Bagian 42

126 14 12
                                    

"Hallo!"

"Aqila, ayah tahu kamu sedang bersama pacar kamu dan bukan dengan pelanggan yang akan membayar kamu! Jadi, menjauhlah darinya sekarang juga karena ini tentang keluarga."

Aqila menggigit bibir bawahnya saat Fando tahu kalau dirinya tidak sedang berada di tempat yang Fando inginkan. Aqila pun mengikuti kata Fando dan berdiri menjauh dari arah Abril untuk dapat berbicara dengan ayahnya agar lebih rahasia. Aqila tentu tidak ingin Abril mendengar sedikit pun pembicaraan mereka yang dilarang oleh Fando dan mungkin lebih baik Abril tidak mengetahuinya. Aqila memilih berdiri di sudut ruangan dengan memunggungi Abril yang menatapnya terus-terusan.

"Ada apa?" tanya Aqila sedikit berbisik.

"Udah berani bohongin ayah ya, sekarang! Pantas aja uang yang selalu kamu bawa pulang cuma dikit. Maka, dari perbuatan kamu itu, Asyila yang harus membayarnya. Bersiaplah untuk menghapus kenangan bersamanya. Kalau kamu tidak pulang dalam satu jam ke depan, maka selesai sudah!" Fando mematikan ponselnya sepihak dan ia pasti sedang tertawa di seberang sana.

Aqila berjalan meninggalkan Abril dan masuk ke dalam rumahnya dengan sedikit mengendap. Setidaknya ia tidak pulang dalam rentan waktu yang diberikan Fando, ini masih terlalu awal untuk 1 jam. Melihat Abril yang belum juga beranjak dari posisinya, Aqila memilih mengunci pintunya agar nanti Abril tidak datang tiba-tiba.

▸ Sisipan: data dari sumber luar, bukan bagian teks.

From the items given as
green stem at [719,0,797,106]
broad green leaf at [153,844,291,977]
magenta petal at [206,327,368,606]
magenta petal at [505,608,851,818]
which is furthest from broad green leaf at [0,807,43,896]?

Aqila mengedarkan pandangannya ke segala arah dan tidak menemukan siapa-siapa di sana. Aqila kemudian berjalan lurus menuju dapurnya yang sejajar dengan ruang tengah. Degupan jantungnya sedari tadi sangat tidak normal, tentu Aqila sangat ketakutan kalau saja Fando datang tiba-tiba dan melukainya. Tangan Aqila sedari tadi tak henti bergetar, matanya juga ikut bergetar menahan agar air matanya tidak tumpah mengingat kejadian yang tak diinginkan mungkin sedang menimpa Asyila. Aqila takut jika ia harus kehilangan untuk yang kesekian kalinya, pada dasarnya Fando tidak pernah main-main dengan ucapannya. Jika terjadi sesuatu terhadap Asyila, maka Aqila juga tidak akan tinggal diam saja, tunggu saja pembalasannya kalau sedikit saja Asyila-nya terluka.

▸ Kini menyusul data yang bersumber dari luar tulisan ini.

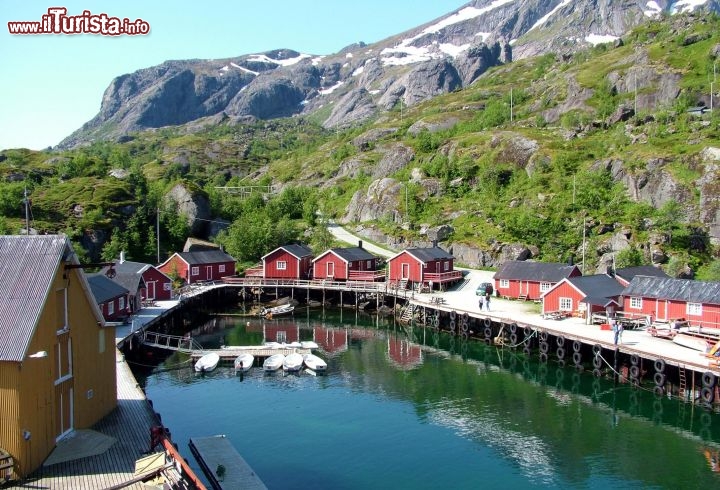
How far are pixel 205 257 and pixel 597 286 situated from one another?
141 ft

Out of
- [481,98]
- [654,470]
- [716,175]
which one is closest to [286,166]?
[481,98]

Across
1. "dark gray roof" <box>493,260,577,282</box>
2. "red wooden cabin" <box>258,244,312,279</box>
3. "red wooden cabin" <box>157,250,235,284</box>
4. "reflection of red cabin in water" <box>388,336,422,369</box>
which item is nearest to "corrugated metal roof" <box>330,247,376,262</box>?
"red wooden cabin" <box>258,244,312,279</box>

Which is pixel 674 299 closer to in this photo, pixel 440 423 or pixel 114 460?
pixel 440 423

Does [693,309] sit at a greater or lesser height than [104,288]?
lesser

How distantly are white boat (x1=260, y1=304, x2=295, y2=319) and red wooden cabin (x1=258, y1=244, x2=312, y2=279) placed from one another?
788cm

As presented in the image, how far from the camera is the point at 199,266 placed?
69812 mm

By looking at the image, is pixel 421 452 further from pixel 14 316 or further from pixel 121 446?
pixel 14 316

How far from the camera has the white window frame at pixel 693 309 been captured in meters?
42.6

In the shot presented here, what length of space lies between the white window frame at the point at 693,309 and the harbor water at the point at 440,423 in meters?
8.78

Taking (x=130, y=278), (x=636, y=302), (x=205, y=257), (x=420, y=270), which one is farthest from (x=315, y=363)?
(x=205, y=257)

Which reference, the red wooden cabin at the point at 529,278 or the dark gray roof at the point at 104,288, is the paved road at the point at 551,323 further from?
the dark gray roof at the point at 104,288

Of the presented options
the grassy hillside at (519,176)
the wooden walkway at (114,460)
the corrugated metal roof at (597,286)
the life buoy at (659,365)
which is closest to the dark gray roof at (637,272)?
the corrugated metal roof at (597,286)

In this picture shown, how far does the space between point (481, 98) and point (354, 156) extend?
45283 millimetres

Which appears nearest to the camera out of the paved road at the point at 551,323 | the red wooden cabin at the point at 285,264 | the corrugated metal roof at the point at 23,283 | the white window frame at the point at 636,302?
the corrugated metal roof at the point at 23,283
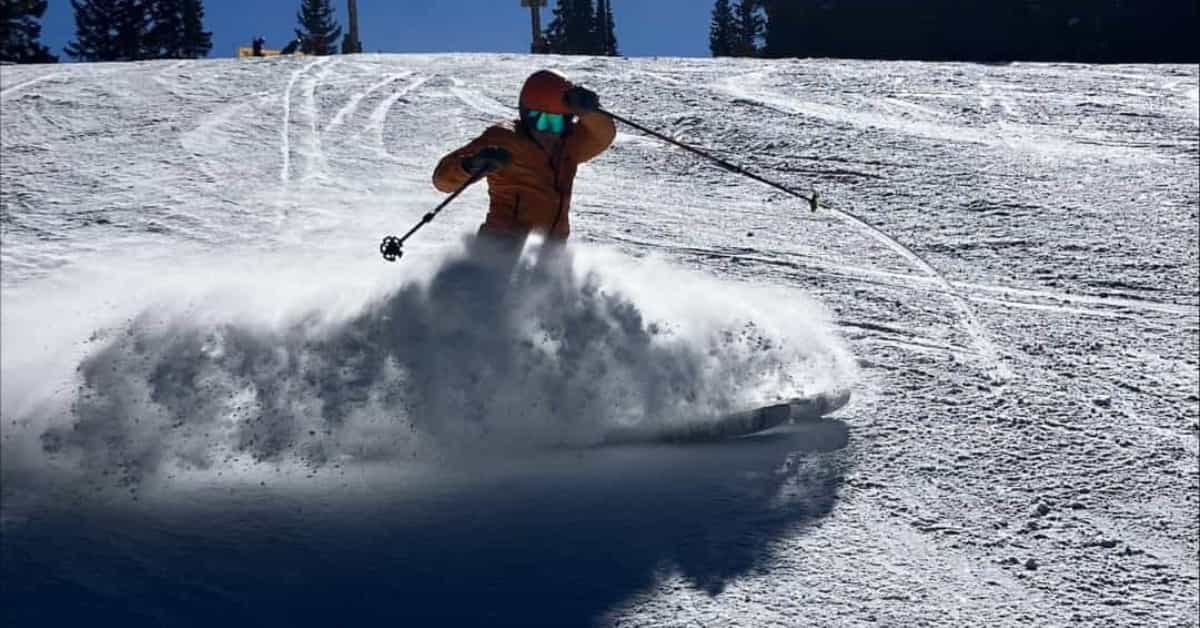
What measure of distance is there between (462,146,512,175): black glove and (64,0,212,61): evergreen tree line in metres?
40.1

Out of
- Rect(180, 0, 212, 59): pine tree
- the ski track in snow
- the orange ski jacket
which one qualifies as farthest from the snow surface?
Rect(180, 0, 212, 59): pine tree

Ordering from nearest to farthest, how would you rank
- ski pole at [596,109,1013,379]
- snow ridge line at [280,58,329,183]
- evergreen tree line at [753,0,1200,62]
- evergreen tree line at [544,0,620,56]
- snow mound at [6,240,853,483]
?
snow mound at [6,240,853,483] → ski pole at [596,109,1013,379] → snow ridge line at [280,58,329,183] → evergreen tree line at [753,0,1200,62] → evergreen tree line at [544,0,620,56]

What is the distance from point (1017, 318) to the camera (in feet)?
21.0

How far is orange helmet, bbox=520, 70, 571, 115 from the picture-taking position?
5207 millimetres

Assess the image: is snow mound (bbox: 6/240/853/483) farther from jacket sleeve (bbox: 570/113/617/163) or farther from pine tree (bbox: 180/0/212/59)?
pine tree (bbox: 180/0/212/59)

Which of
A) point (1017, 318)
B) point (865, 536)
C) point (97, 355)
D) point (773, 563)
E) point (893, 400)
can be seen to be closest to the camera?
point (773, 563)

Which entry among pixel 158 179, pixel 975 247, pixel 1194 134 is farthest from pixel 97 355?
pixel 1194 134

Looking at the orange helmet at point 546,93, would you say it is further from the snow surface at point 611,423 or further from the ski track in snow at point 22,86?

Tanpa pikir panjang, Aqila mengambil pisau dapur yang tertera di atas meja. Hanya untuk berjaga-jaga saja kalau pria brengsek itu melukai Asyila. Jika dulunya ia memukul orang dengan batu karena menabrak Asyila, maka sekarang ia juga tidak akan ragu menggunakan pisaunya kalau saja Asyila kembali terluka. Jika dulu Aqila melakukannya dengan sedikit diluar kendali, maka sekarang ia akan melakukan apa pun dengan terkendali.

"Oh! Anak ayah udah pulang!" Suara menjengkelkan Fando membuat Aqila berbalik dengan segera dan refleks menyembunyikan pisau di belakangnya.

Fando mengelap tangannya dengan handuk kecil di sudut dapur sana, tampaknya ia baru saja dari kamar mandi jika dilihat dari arahnya berjalan dan tangannya yang basah. Senyuman hangat seorang ayah selalu terpatri di bibir busuknya itu, tak sepantasnya ia masih bisa menunjukkan wajah itu kalau memang ia bukan orang yang seperti itu.

"Di mana Asyila?" tanya Aqila dengan suara sedikit meninggi, guna untuk mempertegas ucapannya dan juga untuk menyamarkan sedikit getaran pada suaranya.

Fando tergelak dan mengeluarkan rokok beserta korek api dari dalam saku celana depannya. "Tidak tau, mungkin ada di surga atau mungkin ada di neraka?!" jawab Fando santai dan memukul-mukulkan pangkal rokoknya ke telapak tangan.

Seketika jantung Aqila memanas dan membuatnya tak bisa bernapas dengan normal. Dunianya seketika hancur mendengar perkataan Fando yang dengan santainya berujar demikian, jika Fando mengatakan kalau Asyila ada di surga atau di nereka, berarti Asyila-nya tidak ada di dunia. Mungkinkah tangannya yang basah tadi karena membasuh darah Asyila yang menempel pada tangannya? Mendadak air mata Aqila memenuhi ruang pada matanya dan meneteskannya dengan mudah.